Los hombres lloran en el Metro
En las primeras estaciones, la línea 4 se va llenando de a poco, cada uno ocupando esas filas de asientos azules enfrentados, o tomándose de los caños de acero para aguantar la suave inercia del arranque y la frenada.
El viejo sube en Trinidad Nova, como todas las mañanas para ir al trabajo, vestido de sport y gorra, pequeño, delgado, de piel cetrina, con esas arruguitas que todavía no representan los años que sus ojos cansados delatan, porque todavía tienen el brillo de los que pueden dar más. Enseguida nomás, en Vía Julia, sube un muchacho grandote, de cara bonachona, redonda y azabache, pelo corto rizado. Mientras el Metro avanza, suave por esos túneles que horadan Barcelona, la del subsuelo como un queso gruyère, cruzan miradas, de esas en que los migrantes se reconocen en la ciudad que es de todos y ya no es de nadie.

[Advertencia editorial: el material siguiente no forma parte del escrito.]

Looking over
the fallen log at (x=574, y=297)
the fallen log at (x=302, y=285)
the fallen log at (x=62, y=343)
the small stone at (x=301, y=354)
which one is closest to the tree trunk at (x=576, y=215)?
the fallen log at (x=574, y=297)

En el largo trayecto entre Llucmajor y Maragall los ojos redondos, negros y tristes del muchacho empiezan a lagrimear, de a poco pero in crescendo, por esa fisura del dique de la angustia que se agranda en cada balbuceo. Tal vez un pasado ominoso, un presente sin futuro, una madre que está lejos, o un amor que no ha podido ser, aparecieron de pronto, en el anonimato que otorga el Metro. El viejo sabe que en la soledad acompañada de los vagones en movimiento aparecen ausencias, amores perdidos, fantasmas de la memoria, de lo que no hizo, de lo que puede hacer y, sobre todo, se desvanece el futuro que no existe. Por eso le observa empático, sin fijarle la mirada porque conoce cuando la angustia asoma su garra demoledora y no hay labio que te muerdas, no hay ojos que aprietes, que puedan aguantar el río de lágrimas que la ahogue para no hundirte.
En la ciudad de las trescientas lenguas, mientras el muchacho no puede contenerse ya, el viejo prescinde de la palabra y elige el gesto, se levanta lentamente, ahora sí lo mira fijo con ojos de “Compañero, aquí estamos” y le da un pañuelito de papel. El tren se acerca suavemente a Alfonso X, el muchacho agradece con una mueca gentil, el viejo baja. Una vez más el Metro le ha dado una oportunidad solidaria, porque el viejo y esos trenes impecables saben que los hombres lloran en el Metro.